- [QUESTIONS]:
1. From the weekly market update, extract the part that opens with the words containing "D-PIMS Weekly Market" and closes with "of immigrant workers.".
2. Answer these questions from the weekly market update, marking each answer with its letter:
(a) For how many years would the larger bill make community college free?
(b) On what day did the infrastructure package secure enough votes to pass in the Senate?
(c) What is the dollar size of the bill addressing social spending and immigration?
3. Write what comes next in the weekly market update, starting after its last sentence.

- [TEXT SEGMENT]:
────────────────────────────────────────

D-PIMS Weekly Market Update - Week of 9th to 15th August 2021
Today’s Monday Update:
Over the course of the last week, headlines were mostly Coronavirus and economy related:
• Democrats in the U.S. Senate on Monday released some details of the $3.5 trillion bill addressing social spending and immigration that they aim to push through after passing the bipartisan $1 trillion infrastructure bill. The first details of the larger bill - a key goal for progressive Democrats - showed that it would provide tax incentives for "clean" manufacturing, make community college free for two years and provide a pathway to citizenship for millions of immigrant workers.
• The $1 trillion infrastructure package that is a top priority for U.S. President Joe Biden secured enough votes to pass in the Senate on Tuesday, a bipartisan victory for the White House as it aims to provide the nation's biggest investment in decades in roads, bridges, airports and waterways. Polls show that the drive to upgrade America's infrastructure, hammered out by a bipartisan group of senators over months of negotiations, is broadly popular with the public.

────────────────────────────────────────

- [ENTRIES SUPPLIED]:
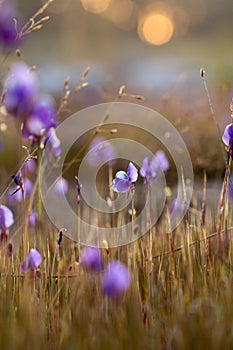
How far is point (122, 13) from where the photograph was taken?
23719 mm

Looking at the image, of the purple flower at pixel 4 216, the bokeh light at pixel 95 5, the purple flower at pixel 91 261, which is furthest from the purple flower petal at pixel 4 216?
the bokeh light at pixel 95 5

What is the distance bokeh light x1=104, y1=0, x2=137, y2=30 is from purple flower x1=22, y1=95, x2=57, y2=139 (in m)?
21.0

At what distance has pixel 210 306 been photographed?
60.0 inches

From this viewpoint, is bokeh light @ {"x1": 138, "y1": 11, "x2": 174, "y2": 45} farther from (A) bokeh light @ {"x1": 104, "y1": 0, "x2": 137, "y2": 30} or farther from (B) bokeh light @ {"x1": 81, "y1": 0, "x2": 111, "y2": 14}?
(A) bokeh light @ {"x1": 104, "y1": 0, "x2": 137, "y2": 30}

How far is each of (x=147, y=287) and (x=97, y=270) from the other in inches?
6.1

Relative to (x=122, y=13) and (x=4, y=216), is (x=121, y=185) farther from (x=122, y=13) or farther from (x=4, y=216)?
(x=122, y=13)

────────────────────────────────────────

- [ANSWERS BY TASK]:
1.
D-PIMS Weekly Market Update - Week of 9th to 15th August 2021
Today’s Monday Update:
Over the course of the last week, headlines were mostly Coronavirus and economy related:
• Democrats in the U.S. Senate on Monday released some details of the $3.5 trillion bill addressing social spending and immigration that they aim to push through after passing the bipartisan $1 trillion infrastructure bill. The first details of the larger bill - a key goal for progressive Democrats - showed that it would provide tax incentives for "clean" manufacturing, make community college free for two years and provide a pathway to citizenship for millions of immigrant workers.

2.
(a) Two years
(b) Tuesday
(c) $3.5 trillion

3.
• U.S. consumer prices increases slowed in July even as they remained at a 13-year high on an annual basis and there were tentative signs inflation has peaked as supply-chain disruptions caused by the pandemic work their way through the economy. The data could provide some support to Fed officials who have repeatedly said that the current burst in inflation is temporary and likely to fade as the handful of categories that have caused inflation to surge in recent months get back on an even keel. The consumer price index increased 0.5% last month after climbing 0.9% in June, the Labour Department said on Wednesday. In the 12 months through July, the CPI advanced 5.4%. The drop in the month-to-month inflation rate was the largest in 15 months.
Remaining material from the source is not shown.